Job 1:
In the forum question on floating-point rounding below, what value does the Ruby expression (f / 12.0).round(2) return?
Job 2:
Write the next part of the forum question on floating-point rounding below, picking up right after its last line.

10
votes

I was wondering whether, under specific conditions, it is possible to remove floating point errors without resorting to arbitrary-precision datatypes.

The problem is the usual one. The language is Ruby, but it holds in any language:

f = 1829.82
=> 1829.82

f / 12.0
=> 152.485

(f / 12.0).round(2)
=> 152.48

Why not 152.49? Because due to the finite precision of floating points:

format("%18.14f", f)
=> "1829.81999999999994"

format("%18.14f", f / 12.0)
=> "152.48499999999999"

So the rounding is correct. Now my question is: is there a way to get the answer I want anyway, given the following circumstances: there are strong limits on the (number of) operations performed using float, the precision needed is limited to two decimal places (max 8 digits in total) and a small amount of remaining 'wrongly' rounded answers is acceptable?

The situation is such that users may enter valid Ruby strings like:

"foo / 12.0"

Stored data:
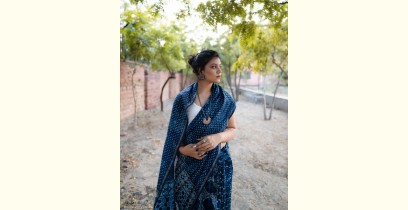 Dabu Block Printed ∷ Cotton Silk / Chanderi Saree - Indigo Blue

Exercise response 1:
152.48

Exercise response 2:
where foo is a number provided in the context in which the string is executed, but where '12.0' is something the user enters. Imagine a spreadsheet with some free formula fields. The strings are simply evaluated as Ruby, so 12.0 becomes a Float. I could use the ruby_parser + ruby2ruby gems to build a parse tree, mangle the datatype to Bignum, Rational, something from the Flt library, decimal floating point representations or what-have-you, but that is tricky, as the actual strings can become somewhat more complex, so I prefer not to go this way. I will go that way if nothing else is possible, but this question is specifically here to see if I can avoid that path. As such, the datatype of the 12.0 is strictly Float and the outcome is strictly Float and the only thing I can do is interpret the final answer of the snippet and attempt to 'correct' it, if it rounds the 'wrong' way.

The only calculations the users do involve numbers with a precision of two decimal digits (and at most 8 digits in total). With 'simple' I mean that the floating point errors do not get a chance to accumulate: I may add two of these numbers and divide one by an integer, but then the calculation is done, the result is rounded and stored and any subsequent calculation is based on that rounded number. Usually only one floating point error will be involved, but I think the problem does not significantly alter if two can accumulate, though the residual error rate may be larger by definition.

What may first come to mind is first rounding to 3 decimal digits, then to 2. However, that doesn't work. That would lead to

152.48499999999999 => 152.485 => 152.49

but also

152.4846 => 152.485 => 152.49

which is not what you want.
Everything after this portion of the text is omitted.